December 11, 2008
Christmas in the Ordinary
Christmas is almost here. We’re reminded of this as we drive through communities and see the lights and decorations. Sometimes you drive through the neighborhoods where every house is perfectly decorated. They look perfect. My instincts tell me that this is the way a house should be decorated for Christmas. I can even imagine Chevy Chase dramatically plugging them in on the front lawn.
Have you noticed how easy it is to find the houses where the parents let the children decorate? You’ll see a yard with lots of blow-up Santas and snowmen. Then you’ll see a wayward strand of lights stretching from the mailbox, looping over a low-lying tree branch, dipping lazily across the lawn, and making a random solo climb up the front porch rail. It cracks me up. But for the kids, it’s beautiful. What we see as gaudy, children see as a work of art. What a different perspective!

LISTING:
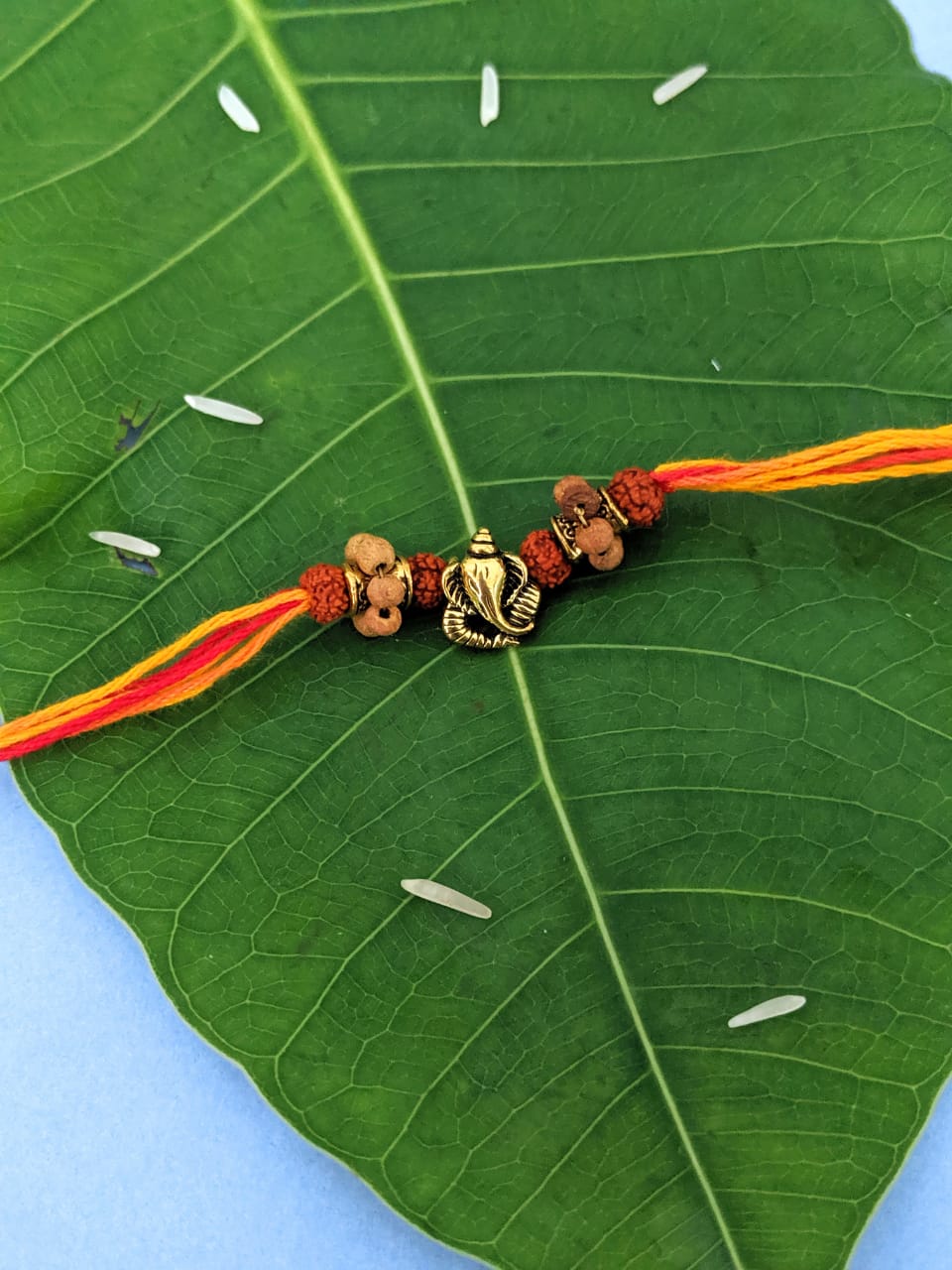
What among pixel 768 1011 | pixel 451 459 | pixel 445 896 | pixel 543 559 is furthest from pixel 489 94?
pixel 768 1011

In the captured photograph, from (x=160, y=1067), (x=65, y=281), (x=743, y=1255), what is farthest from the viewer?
(x=160, y=1067)

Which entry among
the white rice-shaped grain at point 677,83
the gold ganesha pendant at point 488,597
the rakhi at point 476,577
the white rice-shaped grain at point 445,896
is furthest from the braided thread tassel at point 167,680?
the white rice-shaped grain at point 677,83

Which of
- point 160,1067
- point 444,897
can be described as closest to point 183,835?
point 444,897

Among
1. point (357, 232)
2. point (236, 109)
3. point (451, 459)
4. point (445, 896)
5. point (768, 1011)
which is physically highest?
point (236, 109)

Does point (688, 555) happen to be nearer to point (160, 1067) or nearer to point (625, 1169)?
point (625, 1169)

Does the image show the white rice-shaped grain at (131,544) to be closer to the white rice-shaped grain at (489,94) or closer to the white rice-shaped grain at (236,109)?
the white rice-shaped grain at (236,109)

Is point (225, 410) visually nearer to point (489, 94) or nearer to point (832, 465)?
point (489, 94)

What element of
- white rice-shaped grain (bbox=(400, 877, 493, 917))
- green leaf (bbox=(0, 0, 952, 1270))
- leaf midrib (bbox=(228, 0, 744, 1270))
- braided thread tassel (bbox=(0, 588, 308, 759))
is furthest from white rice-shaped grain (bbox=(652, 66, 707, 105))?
white rice-shaped grain (bbox=(400, 877, 493, 917))
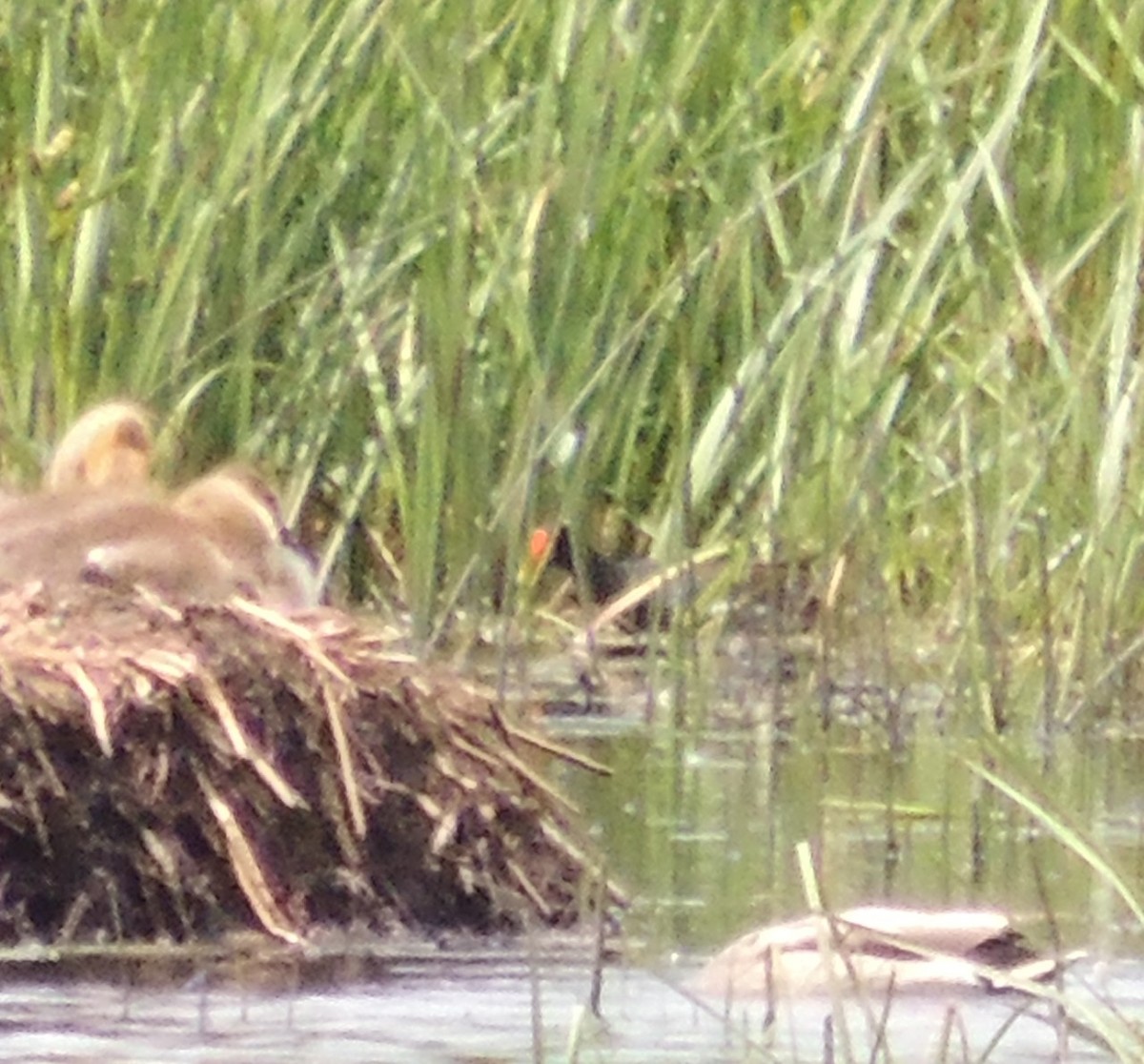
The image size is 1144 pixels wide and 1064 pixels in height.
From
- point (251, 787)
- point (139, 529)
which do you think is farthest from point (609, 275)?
point (251, 787)

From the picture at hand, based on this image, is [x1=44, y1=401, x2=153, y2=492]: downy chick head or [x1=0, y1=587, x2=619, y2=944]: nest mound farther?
[x1=44, y1=401, x2=153, y2=492]: downy chick head

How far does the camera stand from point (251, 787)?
4633 mm

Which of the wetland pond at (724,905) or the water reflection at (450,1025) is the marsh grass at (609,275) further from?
the water reflection at (450,1025)

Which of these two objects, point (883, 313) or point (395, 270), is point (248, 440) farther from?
point (883, 313)

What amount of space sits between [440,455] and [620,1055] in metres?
3.00

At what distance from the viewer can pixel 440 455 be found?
22.4 ft

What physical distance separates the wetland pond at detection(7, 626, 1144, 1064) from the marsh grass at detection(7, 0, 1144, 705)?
0.26 meters

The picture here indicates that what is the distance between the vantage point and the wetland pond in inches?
155

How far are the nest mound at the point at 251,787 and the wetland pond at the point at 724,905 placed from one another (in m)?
0.12

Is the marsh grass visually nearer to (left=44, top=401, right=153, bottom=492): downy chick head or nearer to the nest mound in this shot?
(left=44, top=401, right=153, bottom=492): downy chick head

TASK TO COMPLETE: Please write out, word for word, the part of the Christmas decorations text that begins at the words "December 11, 2008" and stops after "the front lawn.".

RESPONSE TO THIS EXERCISE:
December 11, 2008
Christmas in the Ordinary
Christmas is almost here. We’re reminded of this as we drive through communities and see the lights and decorations. Sometimes you drive through the neighborhoods where every house is perfectly decorated. They look perfect. My instincts tell me that this is the way a house should be decorated for Christmas. I can even imagine Chevy Chase dramatically plugging them in on the front lawn.